* [Trecho]
>>>>

Dia Trinta e Dois
Como os hospitaleiros precisavam limpar tudo, fomos praticamente expulsos do albergue, e terminamos de arrumar nossas coisas na rua. O trajeto é muito bonito, cheio de lugares para descansar e fotografar. Em Morgade, paramos no albergue de lá para tomar umas cervejas e reencontramos Gemma, Sharyar e sua mãe. Gemma disse que encontrou Rasmus, há uns dias, e que ele acabou desistindo do Caminho: foi para alguma praia da Espanha, a qual não lembro o nome. Contei minha estranha despedida no meu sonho, em Samus, e ela se impressionou com aquilo. Ficamos um pouco mais por lá, nos divertindo, e saímos todos juntos.
Chegamos em Portomarín admirados com sua entrada triunfal: um gigantesco rio azul separa a estrada e a cidade, unidas apenas por uma ponte com 1 km de extensão, acho. Por lá, reencontramos Rien, Dani e Erin.

<<<<

* [Ação necessária]
Responda às seguintes perguntas com base no trecho.
1. Por que o grupo terminou de arrumar as coisas na rua?
2. Em que lugar de Morgade o grupo parou para tomar umas cervejas?
3. Quem o grupo reencontrou em Portomarín?

* [Dados da fonte]

>>>>

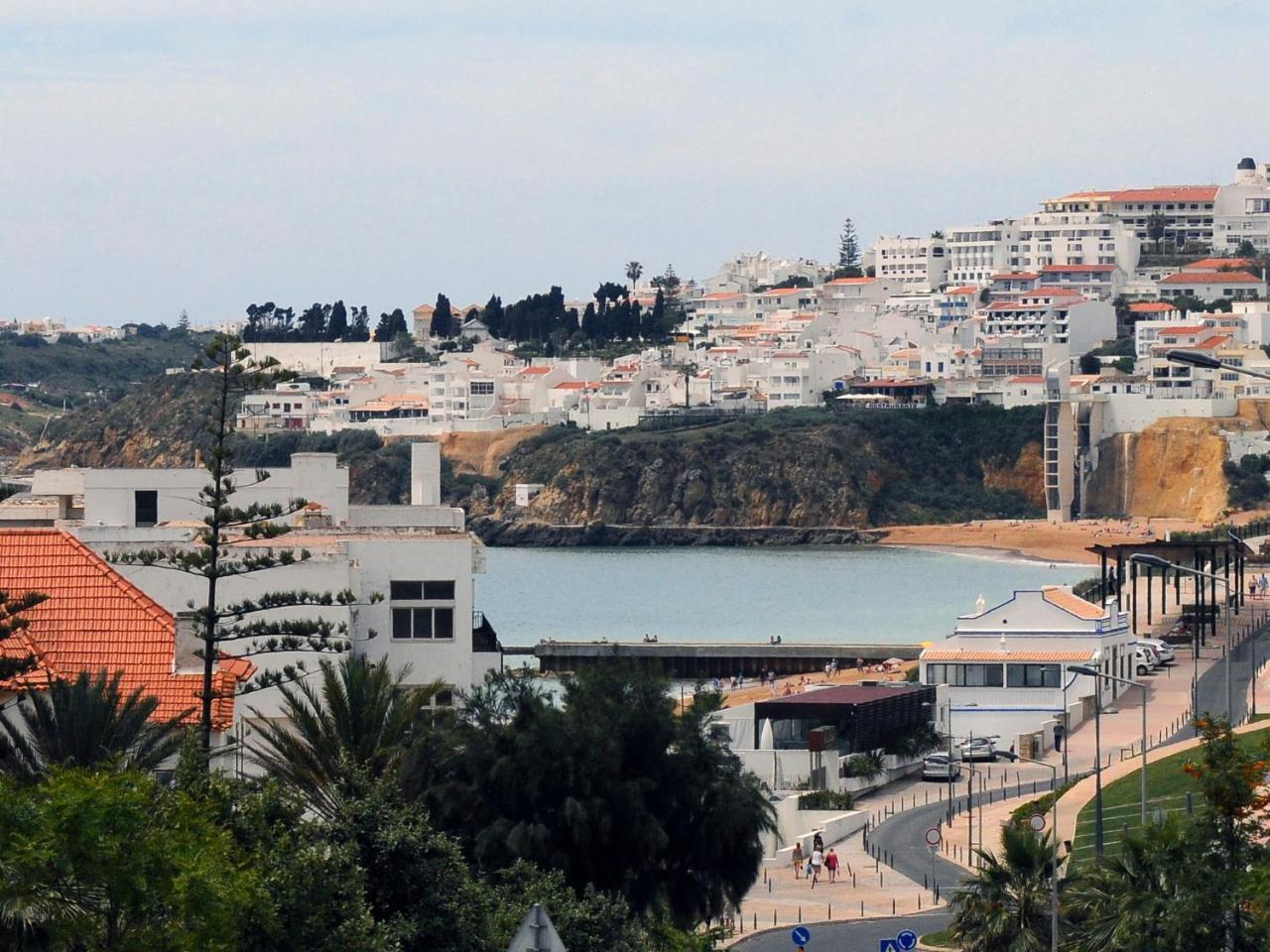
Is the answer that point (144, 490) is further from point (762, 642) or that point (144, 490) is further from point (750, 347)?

<<<<
>>>>

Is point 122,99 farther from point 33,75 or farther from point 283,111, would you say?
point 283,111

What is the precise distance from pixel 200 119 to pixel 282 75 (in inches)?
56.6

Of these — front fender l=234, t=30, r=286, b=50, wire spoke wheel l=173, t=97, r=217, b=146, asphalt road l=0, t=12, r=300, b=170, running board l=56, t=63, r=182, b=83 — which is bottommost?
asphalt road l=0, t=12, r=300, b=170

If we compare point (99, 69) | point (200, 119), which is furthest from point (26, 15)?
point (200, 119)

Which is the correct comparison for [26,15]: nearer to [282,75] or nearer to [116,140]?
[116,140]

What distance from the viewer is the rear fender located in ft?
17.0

<<<<
>>>>

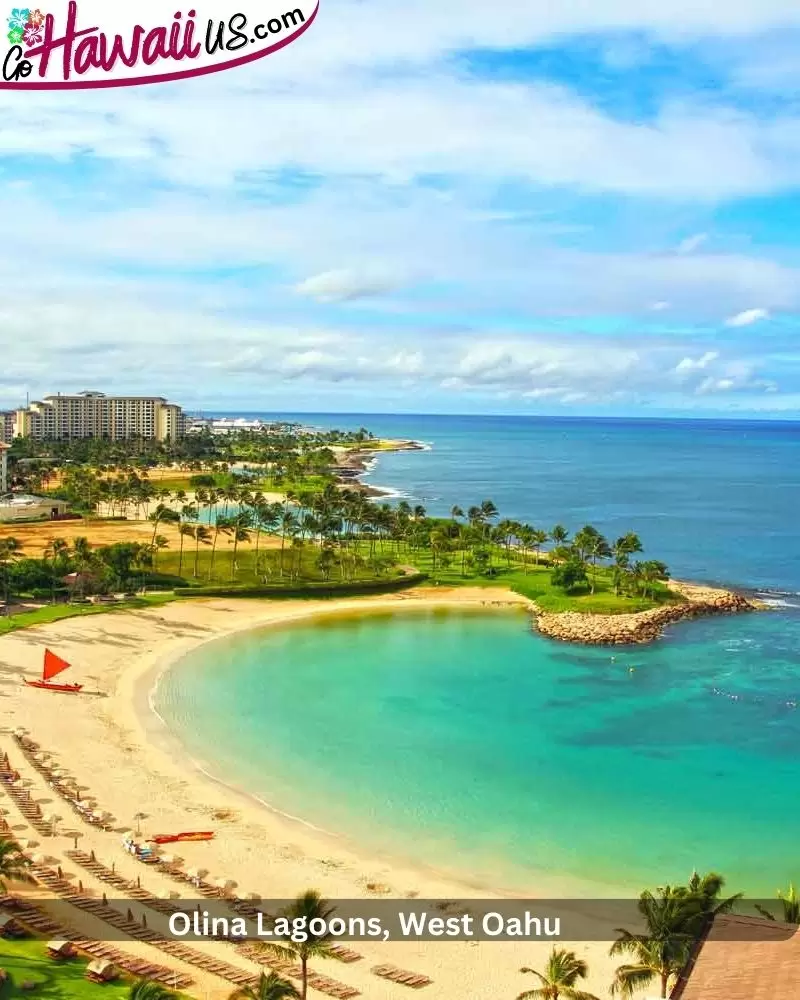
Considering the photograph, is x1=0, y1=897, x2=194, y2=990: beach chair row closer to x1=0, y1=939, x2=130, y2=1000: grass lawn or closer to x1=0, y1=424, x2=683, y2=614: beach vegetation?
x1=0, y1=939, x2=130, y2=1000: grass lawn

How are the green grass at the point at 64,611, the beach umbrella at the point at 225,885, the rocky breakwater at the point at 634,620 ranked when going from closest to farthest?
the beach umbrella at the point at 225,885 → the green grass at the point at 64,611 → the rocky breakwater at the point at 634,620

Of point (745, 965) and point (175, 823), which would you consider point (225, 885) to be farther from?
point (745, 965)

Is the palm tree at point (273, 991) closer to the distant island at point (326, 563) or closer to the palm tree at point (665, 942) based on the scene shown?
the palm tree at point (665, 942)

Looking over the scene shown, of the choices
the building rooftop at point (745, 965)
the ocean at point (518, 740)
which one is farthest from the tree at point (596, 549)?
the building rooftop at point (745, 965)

<<<<

* [Solução do exercício]
1. Porque os hospitaleiros precisavam limpar tudo e o grupo foi praticamente expulso do albergue.
2. No albergue de Morgade.
3. Rien, Dani e Erin.